The first description of neuroglial cell, the radial glial cell (which is now known as Müller cell) in the retina was made by Heinrich Müller in 1851. Several years later, these cells were also characterised by Max Schultze (for relevant referencing see historical reviews [41, 79]). Around 1865, Otto Deiters described the stellate cells in white and grey matter [26]. These cells closely resembled what we now know as astrocytes and in 1869, Jakob Henle has published the first image of cellular networks formed by stellate cells (i.e. astrocytes) in both grey and white matter of the spinal cord. Further discoveries in the field of the cellular origin of glial cells resulted from the efforts of many prominent histologists, in particular Camillo Golgi (1843–1926), Santiago Ramon y Cajal (1852–1934) and Pio Del Rio Hortega (1882–1945). Using a variety of microscopic techniques, Golgi and Ramon y Cajal discovered a wide diversity of glial cells in the brain, found the contacts formed between glial cells and blood vessels and observed cells located in closely aligned groups in between nerve fibres (this being the first observation of oligodendrocytes). Further advances in morphological characterisation of glia appeared after Golgi developed famous black (silver chromate) reaction, and Ramon y Cajal invented gold–chloride sublimate staining technique, which significantly improved microscopic visualisation of cells (and neuroglial cells in particular) in brain tissues. Closer to the end of 19th century, Michael von Lenhossek proposed the term astrocyte (1893), which within the next two decades gained universal acceptance. The name ‘oligodendrocyte’ appeared slightly later, after Pio Del Rio-Hortega introduced silver carbonate staining technique, which selectively labelled these cells (1921). It was also Del Rio-Hortega who proposed the term ‘microglia’ to characterise the distinct cellular population of mesodermal origin; he was one of the first to understand that these cells can migrate and can act as phagocytes.
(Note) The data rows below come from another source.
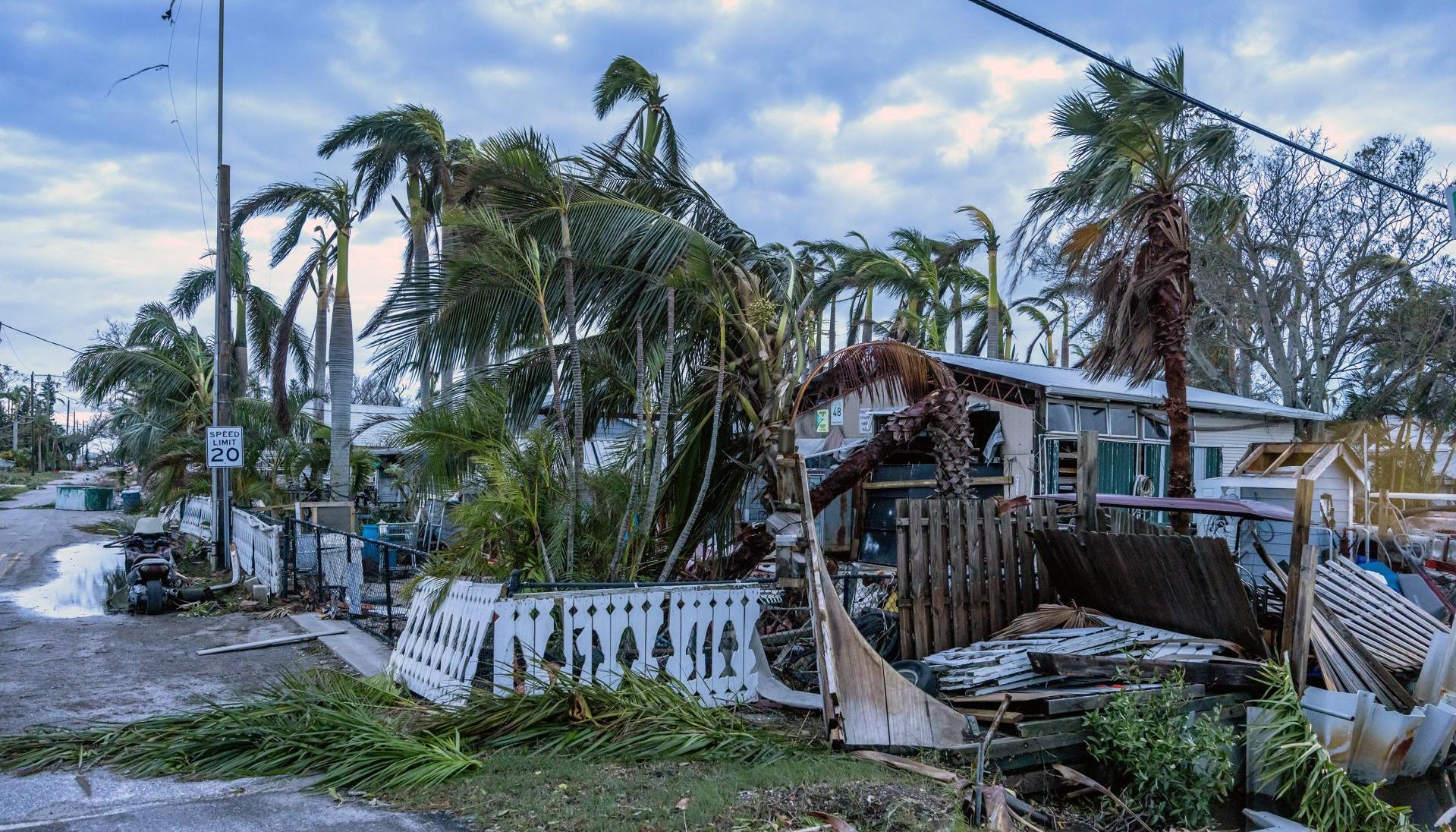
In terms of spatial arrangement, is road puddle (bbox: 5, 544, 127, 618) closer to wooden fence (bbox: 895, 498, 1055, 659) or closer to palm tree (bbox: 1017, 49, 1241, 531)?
wooden fence (bbox: 895, 498, 1055, 659)

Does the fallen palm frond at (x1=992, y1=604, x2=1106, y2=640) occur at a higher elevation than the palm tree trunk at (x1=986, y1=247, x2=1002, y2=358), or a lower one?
lower

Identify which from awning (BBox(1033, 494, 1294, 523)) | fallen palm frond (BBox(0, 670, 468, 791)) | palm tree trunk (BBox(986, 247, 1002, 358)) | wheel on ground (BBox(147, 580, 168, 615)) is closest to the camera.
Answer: fallen palm frond (BBox(0, 670, 468, 791))

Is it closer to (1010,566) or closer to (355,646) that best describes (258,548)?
(355,646)

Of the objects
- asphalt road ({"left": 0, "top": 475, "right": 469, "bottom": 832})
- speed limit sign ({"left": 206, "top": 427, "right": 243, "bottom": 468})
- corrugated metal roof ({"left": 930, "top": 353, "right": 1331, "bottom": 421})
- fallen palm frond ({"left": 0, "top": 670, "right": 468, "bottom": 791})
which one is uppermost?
corrugated metal roof ({"left": 930, "top": 353, "right": 1331, "bottom": 421})

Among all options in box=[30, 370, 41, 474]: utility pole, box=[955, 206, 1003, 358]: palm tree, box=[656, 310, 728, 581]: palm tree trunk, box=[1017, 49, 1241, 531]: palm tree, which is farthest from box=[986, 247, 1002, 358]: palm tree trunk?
box=[30, 370, 41, 474]: utility pole

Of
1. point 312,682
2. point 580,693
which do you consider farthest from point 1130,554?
point 312,682

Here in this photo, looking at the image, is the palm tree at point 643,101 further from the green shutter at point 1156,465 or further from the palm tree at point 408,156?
the green shutter at point 1156,465

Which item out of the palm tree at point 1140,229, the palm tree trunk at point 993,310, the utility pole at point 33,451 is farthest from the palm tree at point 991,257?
the utility pole at point 33,451

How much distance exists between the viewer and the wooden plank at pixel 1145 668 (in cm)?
685

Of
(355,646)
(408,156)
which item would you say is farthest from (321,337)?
(355,646)

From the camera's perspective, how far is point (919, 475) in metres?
15.5

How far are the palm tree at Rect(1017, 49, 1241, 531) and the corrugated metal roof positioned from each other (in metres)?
1.60

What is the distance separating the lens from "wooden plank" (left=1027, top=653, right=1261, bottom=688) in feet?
22.5

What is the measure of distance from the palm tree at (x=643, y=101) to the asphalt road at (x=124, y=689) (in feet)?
36.7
The main peripheral glial element, the Schwann cell, was named by Louis Antoine Ranvier (1871), after earlier discoveries of Robert Remak, who described the myelin sheath around peripheral nerve fibres (1838) and Theodor Schwann, who suggested that myelin sheath was a product of specialised cells (1839).

At the end of 19th century, several possible functional roles of glial cells were considered. Camillo Golgi, for example, believed that glial cells are mainly responsible for feeding neurones, by virtue of their processes contacting both blood vessels and nerve cells. This theory was, however, opposed by Santiago Ramon y Cajal. Another theory (proposed by Carl Weigert) considered glial cells as mere structural elements of the brain, which filled space not occupied by neurones. Finally, Ramon-y-Cajal brother, Pedro, considered astrocytes as insulators, which prevented undesirable spread of neuronal impulses.
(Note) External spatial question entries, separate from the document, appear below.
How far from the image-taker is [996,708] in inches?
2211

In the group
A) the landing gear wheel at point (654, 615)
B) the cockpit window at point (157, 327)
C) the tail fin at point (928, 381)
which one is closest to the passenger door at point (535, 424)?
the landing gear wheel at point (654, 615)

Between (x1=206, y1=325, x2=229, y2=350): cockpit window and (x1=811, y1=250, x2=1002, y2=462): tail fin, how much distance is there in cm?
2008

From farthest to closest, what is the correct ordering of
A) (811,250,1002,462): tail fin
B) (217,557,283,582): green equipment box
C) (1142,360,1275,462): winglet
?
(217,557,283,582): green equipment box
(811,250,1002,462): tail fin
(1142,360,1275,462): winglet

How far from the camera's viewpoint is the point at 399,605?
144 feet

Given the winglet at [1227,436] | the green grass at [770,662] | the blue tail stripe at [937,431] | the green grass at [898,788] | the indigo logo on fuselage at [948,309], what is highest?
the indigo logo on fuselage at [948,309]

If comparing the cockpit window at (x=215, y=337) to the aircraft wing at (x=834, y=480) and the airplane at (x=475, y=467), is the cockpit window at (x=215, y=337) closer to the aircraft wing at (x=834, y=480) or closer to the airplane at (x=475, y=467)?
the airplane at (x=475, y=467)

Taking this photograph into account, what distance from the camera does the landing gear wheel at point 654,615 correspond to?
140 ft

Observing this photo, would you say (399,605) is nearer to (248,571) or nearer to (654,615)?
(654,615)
For the first time, the idea of active neuronal–glial interactions as a substrate for brain functions was voiced by Carl Ludwig Schleich (1859–1922) in 1894 in his book Schmerzlose Operationen [77]. Incidentally, this happened at the same year when the ‘neuronal’ doctrine was introduced by Sigmund Exner [29] and only 3 years after the term ‘neurone’ was coined by Wilhelm Gottfried von Waldeyer [93]. Schleich believed that glia and neurones both act as active cellular elements of the brain. He thought that glial cells represent fundamental inhibitory mechanism in the brain. According to Schleich, neuronal excitation is transmitted from neurone to neurone through intercellular gap; this inter-neuronal gap, surrounded by glial cells is the anatomical substrate for controlling excitation or inhibition in neural networks. The constantly changing volume of glial cell represents the mechanism for this control: swelling of glial cells inhibits neuronal communications, when glia shrinks, the impulse propagation is facilitated. The ideas of Schleich were never fully appreciated by a neuroscience community and from the beginning of 20th century glial cells were firmly believed to represent a supportive and passive element of the brain, completely devoid of any role in the integration and processing of information.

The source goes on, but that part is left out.